» **Work to do**: From the line with "Does (2,0,144,60): vanity" through the final line, please write out the listing exactly, including both of those lines.

» **Records**:
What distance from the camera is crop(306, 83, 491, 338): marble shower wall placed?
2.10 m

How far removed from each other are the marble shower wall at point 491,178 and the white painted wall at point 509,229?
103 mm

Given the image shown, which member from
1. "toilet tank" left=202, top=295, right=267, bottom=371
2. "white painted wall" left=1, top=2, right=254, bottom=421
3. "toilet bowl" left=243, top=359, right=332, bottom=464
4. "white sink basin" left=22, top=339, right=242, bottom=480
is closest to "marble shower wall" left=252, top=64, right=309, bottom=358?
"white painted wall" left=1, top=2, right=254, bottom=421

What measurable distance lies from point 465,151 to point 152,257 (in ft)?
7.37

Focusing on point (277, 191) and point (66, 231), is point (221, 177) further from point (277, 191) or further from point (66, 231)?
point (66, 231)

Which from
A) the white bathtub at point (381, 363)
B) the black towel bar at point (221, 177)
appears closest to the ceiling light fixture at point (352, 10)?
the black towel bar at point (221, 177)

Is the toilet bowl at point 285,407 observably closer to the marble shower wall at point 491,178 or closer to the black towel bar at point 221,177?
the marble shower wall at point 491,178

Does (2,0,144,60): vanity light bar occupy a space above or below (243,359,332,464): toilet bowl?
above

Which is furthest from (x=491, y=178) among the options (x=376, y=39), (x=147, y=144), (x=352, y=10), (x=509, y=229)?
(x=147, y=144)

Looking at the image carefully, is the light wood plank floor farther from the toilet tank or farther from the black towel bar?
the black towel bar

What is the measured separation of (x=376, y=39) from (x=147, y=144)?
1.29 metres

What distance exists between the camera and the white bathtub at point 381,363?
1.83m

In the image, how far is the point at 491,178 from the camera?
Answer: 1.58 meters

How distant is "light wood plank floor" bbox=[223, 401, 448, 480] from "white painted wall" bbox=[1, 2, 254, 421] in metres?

» **Reply**:
Does (2,0,144,60): vanity light bar occupy a space above or below (243,359,332,464): toilet bowl?
above

Which is furthest from (x=491, y=178) among the options (x=376, y=39), (x=147, y=144), (x=352, y=10), (x=509, y=229)?
(x=147, y=144)

Looking at the image carefully, is the light wood plank floor farther from the toilet tank or farther from the black towel bar?
the black towel bar

What is the measured separation of (x=376, y=39) from (x=147, y=144)?
1.29 metres

What distance exists between the camera and the white bathtub at point 381,363?
1.83m

In the image, how far is the point at 491,178 from the camera?
Answer: 1.58 meters

How distant is "light wood plank floor" bbox=[223, 401, 448, 480] from "white painted wall" bbox=[1, 2, 254, 421] in metres?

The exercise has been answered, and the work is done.